Copyright © L'Archipel, 2006.

Avant-propos

Discriminer, c'est mal !... mais là n'est pas la question

Il y a quelques semaines, dans la file d'attente d'un-supermarché : je suis derrière un couple dans la cinquantaine qui discute en portugais. Devant eux, une jeune femme africaine se dispute violemment avec la caissière à propos de l'affichage d'un prix. Scène tout à fait banale jusqu'à ce que la dame portugaise se tourne vers son mari pour lui dire, en français mais avec un très fort accent : « Elle est belle, la France ! »

Une anecdote qui montre que nul ne peut prétendre être épargné par la discrimination ou ne jamais en être soi-même l'acteur.

→ Consigne écrite: Pouvez-vous citer textuellement l'avant-propos sur la discrimination, en partant des mots « Copyright © L'Archipel, 2006. » et en vous arrêtant après « être soi-même l'acteur. » ?

Entrées de données enregistrées:

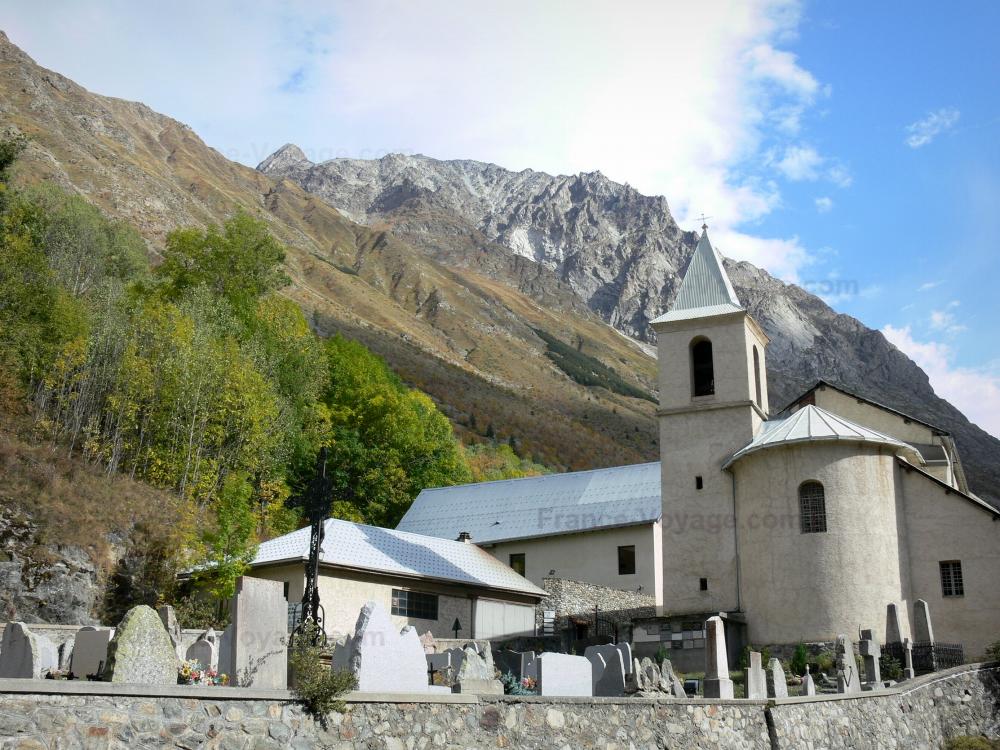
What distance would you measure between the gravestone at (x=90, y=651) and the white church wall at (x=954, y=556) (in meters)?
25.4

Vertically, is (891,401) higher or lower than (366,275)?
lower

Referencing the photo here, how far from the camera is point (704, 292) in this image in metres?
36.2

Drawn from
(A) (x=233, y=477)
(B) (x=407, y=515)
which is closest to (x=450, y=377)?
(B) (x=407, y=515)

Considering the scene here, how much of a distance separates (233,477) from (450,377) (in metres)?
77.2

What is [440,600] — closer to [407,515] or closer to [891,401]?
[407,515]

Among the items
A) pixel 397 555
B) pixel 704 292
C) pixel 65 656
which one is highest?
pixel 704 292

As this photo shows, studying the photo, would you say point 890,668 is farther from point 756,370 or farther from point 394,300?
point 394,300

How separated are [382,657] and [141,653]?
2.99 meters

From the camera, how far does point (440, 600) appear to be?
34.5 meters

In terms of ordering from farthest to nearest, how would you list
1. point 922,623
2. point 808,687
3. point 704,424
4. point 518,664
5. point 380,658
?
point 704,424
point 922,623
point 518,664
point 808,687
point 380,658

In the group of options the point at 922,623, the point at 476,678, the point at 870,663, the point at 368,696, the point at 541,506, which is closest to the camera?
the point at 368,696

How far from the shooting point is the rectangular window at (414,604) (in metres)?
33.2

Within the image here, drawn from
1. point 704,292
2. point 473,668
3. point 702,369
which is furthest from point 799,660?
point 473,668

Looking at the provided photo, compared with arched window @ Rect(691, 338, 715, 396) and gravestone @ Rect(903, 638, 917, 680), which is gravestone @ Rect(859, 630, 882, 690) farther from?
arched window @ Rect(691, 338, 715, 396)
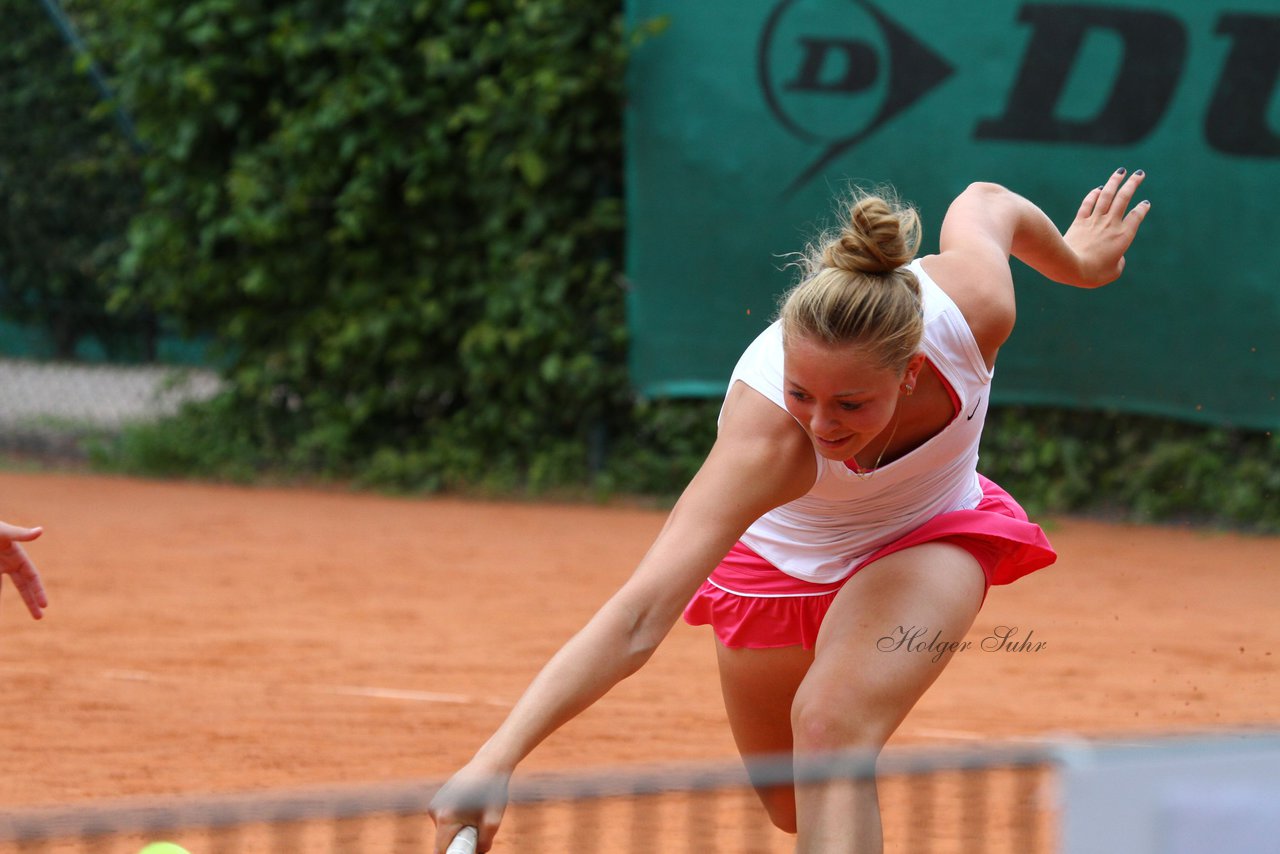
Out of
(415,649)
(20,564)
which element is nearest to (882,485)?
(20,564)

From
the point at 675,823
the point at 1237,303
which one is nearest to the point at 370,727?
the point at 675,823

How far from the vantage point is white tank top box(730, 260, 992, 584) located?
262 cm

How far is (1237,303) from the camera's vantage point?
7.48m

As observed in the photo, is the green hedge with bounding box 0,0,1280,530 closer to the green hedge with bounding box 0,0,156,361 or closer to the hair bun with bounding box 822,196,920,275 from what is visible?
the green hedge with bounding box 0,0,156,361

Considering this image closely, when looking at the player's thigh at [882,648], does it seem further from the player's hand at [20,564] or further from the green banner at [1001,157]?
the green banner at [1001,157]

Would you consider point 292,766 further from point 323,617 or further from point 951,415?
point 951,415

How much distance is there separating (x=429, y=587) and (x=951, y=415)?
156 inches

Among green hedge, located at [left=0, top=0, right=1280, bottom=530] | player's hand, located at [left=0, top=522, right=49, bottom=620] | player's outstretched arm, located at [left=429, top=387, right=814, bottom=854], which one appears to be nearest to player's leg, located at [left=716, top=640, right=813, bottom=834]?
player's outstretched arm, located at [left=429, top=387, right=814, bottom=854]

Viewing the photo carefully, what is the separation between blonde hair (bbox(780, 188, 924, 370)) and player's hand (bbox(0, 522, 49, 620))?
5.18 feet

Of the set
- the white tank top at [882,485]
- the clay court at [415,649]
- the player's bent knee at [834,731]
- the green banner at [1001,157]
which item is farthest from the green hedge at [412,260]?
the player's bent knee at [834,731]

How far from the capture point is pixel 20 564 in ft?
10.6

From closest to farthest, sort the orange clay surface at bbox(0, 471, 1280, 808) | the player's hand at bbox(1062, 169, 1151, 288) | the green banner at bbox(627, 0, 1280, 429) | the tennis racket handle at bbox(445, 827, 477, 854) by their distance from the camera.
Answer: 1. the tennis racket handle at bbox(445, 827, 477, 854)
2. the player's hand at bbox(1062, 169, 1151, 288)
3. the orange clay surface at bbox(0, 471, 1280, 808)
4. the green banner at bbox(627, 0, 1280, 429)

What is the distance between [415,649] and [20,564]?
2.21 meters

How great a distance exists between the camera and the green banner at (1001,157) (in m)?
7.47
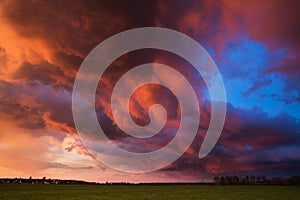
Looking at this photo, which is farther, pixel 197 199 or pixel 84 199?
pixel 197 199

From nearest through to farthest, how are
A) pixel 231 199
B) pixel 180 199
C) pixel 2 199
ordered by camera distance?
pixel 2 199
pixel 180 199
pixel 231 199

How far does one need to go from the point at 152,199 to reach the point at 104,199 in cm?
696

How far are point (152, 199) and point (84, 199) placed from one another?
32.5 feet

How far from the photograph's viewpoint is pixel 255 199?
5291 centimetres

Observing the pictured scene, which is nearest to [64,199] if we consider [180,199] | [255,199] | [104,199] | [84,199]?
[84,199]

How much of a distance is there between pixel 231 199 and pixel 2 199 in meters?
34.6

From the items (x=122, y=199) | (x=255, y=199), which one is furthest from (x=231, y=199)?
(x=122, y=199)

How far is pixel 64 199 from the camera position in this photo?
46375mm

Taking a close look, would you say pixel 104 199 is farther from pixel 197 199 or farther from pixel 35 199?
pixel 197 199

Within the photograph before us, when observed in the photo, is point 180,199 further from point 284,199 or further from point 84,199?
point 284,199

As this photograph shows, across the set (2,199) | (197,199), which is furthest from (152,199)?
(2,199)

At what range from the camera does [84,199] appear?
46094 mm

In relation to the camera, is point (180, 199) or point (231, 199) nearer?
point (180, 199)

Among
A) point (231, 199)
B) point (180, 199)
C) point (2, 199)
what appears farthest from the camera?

→ Résultat ci-dessous:
Copyright © L'Archipel, 2006.

Avant-propos

Discriminer, c'est mal !... mais là n'est pas la question

Il y a quelques semaines, dans la file d'attente d'un-supermarché : je suis derrière un couple dans la cinquantaine qui discute en portugais. Devant eux, une jeune femme africaine se dispute violemment avec la caissière à propos de l'affichage d'un prix. Scène tout à fait banale jusqu'à ce que la dame portugaise se tourne vers son mari pour lui dire, en français mais avec un très fort accent : « Elle est belle, la France ! »

Une anecdote qui montre que nul ne peut prétendre être épargné par la discrimination ou ne jamais en être soi-même l'acteur.